Ishak Juarsah dalam sebuah jurnal penelitian yang berjudul ‘Peningkatan Kualitas Lahan Dengan Tanaman Koro Benguk Sebagai Penghasil Bahan Organik‘ menyebut, bahwa salah satu keistimewaan kara benguk adalah mampu tumbuh dan toleran pada keadaan cekaman abiotik lahan seperti kekeringan, kemasaman maupun defisiensi unsur hara. Akan tetapi tanaman ini memang tidak bisa tumbuh baik pada daerah dingin dan basah.
“Penurunan produktivitas tanah akan lebih cepat terjadi pada tanah-tanah marginal bermasalah.
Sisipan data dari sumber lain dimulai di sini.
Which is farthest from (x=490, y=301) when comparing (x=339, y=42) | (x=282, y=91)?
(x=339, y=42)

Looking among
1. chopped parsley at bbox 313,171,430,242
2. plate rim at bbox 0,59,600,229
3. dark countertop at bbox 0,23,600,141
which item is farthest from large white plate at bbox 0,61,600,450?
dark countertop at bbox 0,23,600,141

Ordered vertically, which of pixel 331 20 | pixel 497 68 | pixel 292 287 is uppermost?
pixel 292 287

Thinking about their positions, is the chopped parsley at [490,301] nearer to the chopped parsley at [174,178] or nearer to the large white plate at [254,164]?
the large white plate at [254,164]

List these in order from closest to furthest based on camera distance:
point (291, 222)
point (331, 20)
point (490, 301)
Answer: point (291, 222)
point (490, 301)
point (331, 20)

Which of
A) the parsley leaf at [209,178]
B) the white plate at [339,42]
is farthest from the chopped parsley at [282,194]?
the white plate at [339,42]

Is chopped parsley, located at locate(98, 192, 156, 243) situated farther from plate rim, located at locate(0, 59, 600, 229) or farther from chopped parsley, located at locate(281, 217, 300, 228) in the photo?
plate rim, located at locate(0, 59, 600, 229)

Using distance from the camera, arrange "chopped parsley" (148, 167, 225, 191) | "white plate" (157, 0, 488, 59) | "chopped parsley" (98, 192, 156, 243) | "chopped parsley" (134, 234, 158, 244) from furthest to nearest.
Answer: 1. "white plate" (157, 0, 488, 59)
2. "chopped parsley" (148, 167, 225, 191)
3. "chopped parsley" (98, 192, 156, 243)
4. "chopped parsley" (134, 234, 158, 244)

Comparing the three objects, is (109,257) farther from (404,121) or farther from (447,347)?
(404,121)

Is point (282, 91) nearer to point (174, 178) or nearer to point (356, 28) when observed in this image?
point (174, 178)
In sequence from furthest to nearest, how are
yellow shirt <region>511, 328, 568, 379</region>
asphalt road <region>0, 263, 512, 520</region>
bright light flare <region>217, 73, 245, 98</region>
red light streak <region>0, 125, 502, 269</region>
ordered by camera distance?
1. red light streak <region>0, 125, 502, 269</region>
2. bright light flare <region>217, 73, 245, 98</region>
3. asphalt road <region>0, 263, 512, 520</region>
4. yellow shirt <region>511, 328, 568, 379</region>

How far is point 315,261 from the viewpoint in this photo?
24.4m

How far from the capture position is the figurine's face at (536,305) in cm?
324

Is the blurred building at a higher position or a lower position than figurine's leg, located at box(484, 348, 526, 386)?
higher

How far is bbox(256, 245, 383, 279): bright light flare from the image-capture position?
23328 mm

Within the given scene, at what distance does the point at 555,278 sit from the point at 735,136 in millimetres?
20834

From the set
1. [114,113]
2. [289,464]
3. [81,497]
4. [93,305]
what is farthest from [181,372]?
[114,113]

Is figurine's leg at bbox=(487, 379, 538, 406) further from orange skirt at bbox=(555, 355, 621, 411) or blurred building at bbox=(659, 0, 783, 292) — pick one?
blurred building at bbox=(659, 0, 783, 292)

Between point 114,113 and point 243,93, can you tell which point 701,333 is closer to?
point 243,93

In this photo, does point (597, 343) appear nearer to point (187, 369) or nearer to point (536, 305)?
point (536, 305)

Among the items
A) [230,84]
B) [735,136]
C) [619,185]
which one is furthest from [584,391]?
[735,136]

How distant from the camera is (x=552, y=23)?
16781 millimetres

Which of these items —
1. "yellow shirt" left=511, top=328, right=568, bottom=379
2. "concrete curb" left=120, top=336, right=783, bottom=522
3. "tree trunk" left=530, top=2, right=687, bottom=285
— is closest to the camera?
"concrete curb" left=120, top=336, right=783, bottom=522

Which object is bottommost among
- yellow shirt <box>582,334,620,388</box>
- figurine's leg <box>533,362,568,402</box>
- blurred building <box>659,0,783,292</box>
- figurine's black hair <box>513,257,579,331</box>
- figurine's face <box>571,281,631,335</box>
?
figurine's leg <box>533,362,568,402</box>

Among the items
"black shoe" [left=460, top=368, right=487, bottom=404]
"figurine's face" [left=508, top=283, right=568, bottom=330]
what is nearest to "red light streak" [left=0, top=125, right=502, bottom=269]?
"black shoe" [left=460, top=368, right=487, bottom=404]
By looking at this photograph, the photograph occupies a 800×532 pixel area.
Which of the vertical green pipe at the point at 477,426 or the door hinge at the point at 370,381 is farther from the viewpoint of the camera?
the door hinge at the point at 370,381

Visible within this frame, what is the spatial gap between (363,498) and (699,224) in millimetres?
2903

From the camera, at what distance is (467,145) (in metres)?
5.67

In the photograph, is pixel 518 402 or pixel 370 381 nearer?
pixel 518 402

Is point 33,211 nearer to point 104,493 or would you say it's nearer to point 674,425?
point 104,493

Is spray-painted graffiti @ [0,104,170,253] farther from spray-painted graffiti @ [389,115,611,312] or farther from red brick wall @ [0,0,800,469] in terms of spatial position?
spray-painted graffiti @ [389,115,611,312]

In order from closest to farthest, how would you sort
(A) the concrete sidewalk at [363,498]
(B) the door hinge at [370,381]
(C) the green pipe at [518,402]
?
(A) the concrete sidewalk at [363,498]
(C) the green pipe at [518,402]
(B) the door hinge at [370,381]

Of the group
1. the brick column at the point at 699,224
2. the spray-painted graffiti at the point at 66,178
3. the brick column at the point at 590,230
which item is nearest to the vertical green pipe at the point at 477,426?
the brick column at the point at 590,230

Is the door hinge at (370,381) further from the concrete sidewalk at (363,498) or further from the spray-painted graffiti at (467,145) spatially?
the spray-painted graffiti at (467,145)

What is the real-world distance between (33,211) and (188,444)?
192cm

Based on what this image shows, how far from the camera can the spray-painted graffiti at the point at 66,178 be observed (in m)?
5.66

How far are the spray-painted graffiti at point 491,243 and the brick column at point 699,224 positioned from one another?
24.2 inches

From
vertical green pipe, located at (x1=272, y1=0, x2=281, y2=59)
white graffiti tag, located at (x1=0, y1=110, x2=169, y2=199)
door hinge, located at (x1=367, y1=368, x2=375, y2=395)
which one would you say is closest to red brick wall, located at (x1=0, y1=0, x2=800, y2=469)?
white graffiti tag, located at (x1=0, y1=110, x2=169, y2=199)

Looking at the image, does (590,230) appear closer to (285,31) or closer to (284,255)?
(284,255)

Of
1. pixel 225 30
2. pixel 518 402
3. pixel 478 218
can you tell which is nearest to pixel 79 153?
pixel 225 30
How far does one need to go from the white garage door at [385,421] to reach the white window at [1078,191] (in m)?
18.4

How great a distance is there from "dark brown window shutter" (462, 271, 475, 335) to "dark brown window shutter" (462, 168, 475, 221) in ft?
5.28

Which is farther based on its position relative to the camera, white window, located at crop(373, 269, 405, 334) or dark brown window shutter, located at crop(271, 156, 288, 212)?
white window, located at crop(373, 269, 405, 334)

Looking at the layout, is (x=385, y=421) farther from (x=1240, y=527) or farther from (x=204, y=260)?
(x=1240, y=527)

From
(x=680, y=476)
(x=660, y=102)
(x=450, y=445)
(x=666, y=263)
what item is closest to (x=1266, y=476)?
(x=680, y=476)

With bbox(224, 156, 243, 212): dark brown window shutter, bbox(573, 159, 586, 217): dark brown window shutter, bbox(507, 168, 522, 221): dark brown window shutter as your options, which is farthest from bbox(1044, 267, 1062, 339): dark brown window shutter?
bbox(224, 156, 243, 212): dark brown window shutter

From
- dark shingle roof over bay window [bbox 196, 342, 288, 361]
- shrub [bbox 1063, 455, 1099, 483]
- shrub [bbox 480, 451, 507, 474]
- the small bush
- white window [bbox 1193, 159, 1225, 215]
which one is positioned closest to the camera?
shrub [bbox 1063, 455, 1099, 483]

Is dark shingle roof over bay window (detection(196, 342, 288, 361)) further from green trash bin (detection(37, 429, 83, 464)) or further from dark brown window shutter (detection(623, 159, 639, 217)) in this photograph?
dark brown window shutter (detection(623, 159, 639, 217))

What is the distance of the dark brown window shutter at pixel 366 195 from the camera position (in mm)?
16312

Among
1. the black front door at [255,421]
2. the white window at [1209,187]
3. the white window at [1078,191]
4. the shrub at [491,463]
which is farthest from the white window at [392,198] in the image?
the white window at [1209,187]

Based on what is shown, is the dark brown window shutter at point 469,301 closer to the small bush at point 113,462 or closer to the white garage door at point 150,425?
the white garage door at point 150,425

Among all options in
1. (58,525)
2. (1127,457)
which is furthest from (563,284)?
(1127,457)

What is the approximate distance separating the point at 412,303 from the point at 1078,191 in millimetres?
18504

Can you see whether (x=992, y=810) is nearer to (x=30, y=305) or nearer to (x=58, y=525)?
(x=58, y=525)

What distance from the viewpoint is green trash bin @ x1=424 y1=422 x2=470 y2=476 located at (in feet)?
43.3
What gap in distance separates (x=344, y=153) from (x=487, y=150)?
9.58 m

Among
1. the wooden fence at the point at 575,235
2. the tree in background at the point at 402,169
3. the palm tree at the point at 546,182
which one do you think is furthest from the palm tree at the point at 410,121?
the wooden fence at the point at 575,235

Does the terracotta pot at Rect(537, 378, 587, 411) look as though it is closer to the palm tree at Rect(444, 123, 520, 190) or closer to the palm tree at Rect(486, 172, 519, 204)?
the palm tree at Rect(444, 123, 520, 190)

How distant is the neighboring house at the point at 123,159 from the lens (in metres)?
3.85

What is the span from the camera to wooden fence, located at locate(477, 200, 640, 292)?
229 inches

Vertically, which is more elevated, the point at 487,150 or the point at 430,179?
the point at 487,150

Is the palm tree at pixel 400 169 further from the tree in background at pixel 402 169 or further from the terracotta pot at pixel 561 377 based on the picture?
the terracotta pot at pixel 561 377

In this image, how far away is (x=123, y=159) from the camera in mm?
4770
Hambatan fisik yang sering dihadapi adalah daya memegang air yang rendah, peka terhadap erosi dan drainase, serta kandungan kimia yang tinggi. Kara benguk mampu tumbuh pada situasi lahan seperti ini, guguran daunnya akan sedikit demi sedikit menjadi perintis unsur hara, sementara akarnya berfungsi mengikat tanah,”
kata Ishak Juarsah
Pembangunan Jalur Jalan Lintas Selatan (JJLS) desainnya memang harus membelah, menguruk, atau meratakan bukit kapur di Kawasan Bentang Alam Karst (KBAK), termasuk di wilayah Kabupaten Gunungkidul. Dengan maksud pengembangan dan peningkatan ekonomi, program pembangunan sudah barang tentu memang menjadi tanggung jawab pemerintah.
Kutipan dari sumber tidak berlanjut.